Otro aliciente que favorece al rosarino tiene que ver con la experiencia y edad de ambos. Cafú jugó sus finales con 24, 28 y 32 años respectivamente, lo que concierne el típico período de pico de rendimiento de un futbolista; jugó un Mundial más con 36, pero Brasil solo alcanzó los cuartos de final. Messi, en cambio, se estrenó en esta instancia ante Alemania en su tercera presentación, una vez cumplidos los 27 en Brasil 2014, y volvió, esta vez para convertir por duplicado y ganar ante Francia, con 35 en Qatar 2022. A falta del partido definitorio en 2026, ya lleva un gol y una asistencia más que en la exitosa campaña anterior, tres años y medio más tarde.

El "club" lo completan otros cuatro futbolistas que formaron parte de tres planteles finalistas, pero solo pudieron jugar en dos partidos cúlmines.
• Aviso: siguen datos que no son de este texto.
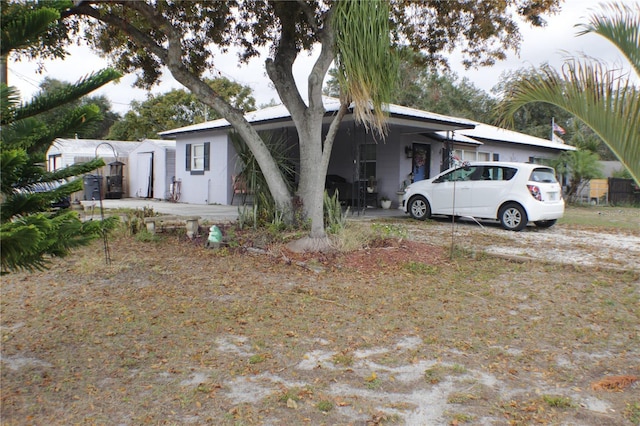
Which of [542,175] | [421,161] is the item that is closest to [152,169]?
[421,161]

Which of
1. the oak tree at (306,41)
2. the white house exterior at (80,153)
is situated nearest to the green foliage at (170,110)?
the white house exterior at (80,153)

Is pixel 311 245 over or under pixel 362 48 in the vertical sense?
under

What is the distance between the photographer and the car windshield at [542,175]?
11530 mm

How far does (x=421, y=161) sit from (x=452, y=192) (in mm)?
5381

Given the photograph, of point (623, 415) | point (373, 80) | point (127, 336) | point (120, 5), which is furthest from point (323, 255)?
point (120, 5)

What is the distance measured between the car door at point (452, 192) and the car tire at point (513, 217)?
0.91 m

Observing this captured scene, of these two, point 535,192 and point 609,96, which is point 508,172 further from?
point 609,96

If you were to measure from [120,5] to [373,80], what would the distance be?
556 cm

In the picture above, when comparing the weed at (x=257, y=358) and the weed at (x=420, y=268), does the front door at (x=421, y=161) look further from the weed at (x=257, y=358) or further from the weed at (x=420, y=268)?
the weed at (x=257, y=358)

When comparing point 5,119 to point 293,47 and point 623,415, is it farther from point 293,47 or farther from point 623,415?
→ point 293,47

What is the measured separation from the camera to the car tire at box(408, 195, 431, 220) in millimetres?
13660

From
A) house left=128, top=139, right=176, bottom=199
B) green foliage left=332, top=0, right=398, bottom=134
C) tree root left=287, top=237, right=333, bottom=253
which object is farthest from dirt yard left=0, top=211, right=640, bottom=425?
house left=128, top=139, right=176, bottom=199

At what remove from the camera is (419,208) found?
1386 centimetres

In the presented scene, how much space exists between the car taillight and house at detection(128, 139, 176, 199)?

Uno de ellos, de hecho, fue un compañero inseparable de Cafú: Ronaldo viajó a Estados Unidos 1994 con apenas 17 años y no sumó minutos, pero fue la estrella de la Brasil que llegó a la final en 1998 y convirtió un doblete para consagrarse en 2002.

Otro brasileño, el legendario Pelé, se mantiene en solitario como el único hombre en ganar tres títulos mundiales. Pero mientras que dejó una huella imborrable en Suecia 1958 (donde firmó un doblete con solo 17 años) y México 1970, su rol en Chile 1962 quedó reducido luego de que una lesión ante Checoslovaquia, en la fase de grupos, lo marginara del resto del torneo.

Los otros dos protagonistas pertenecen al brillante equipo alemán que alcanzó las finales de España 1982, México 1986 e Italia 1990. Lothar Matthäus, el capitán en la conquista de esta última, también arrancó como titular en la derrota ante Argentina en el estadio Azteca, pero solo estaba dando sus comienzos en el plantel teutón que cayó frente a Italia en esa primera definición. Pierre Littbarski, su compañero en el mediocampo en Roma, sí fue de la partida en Madrid, pero no salió del banco de suplentes en Norteamérica.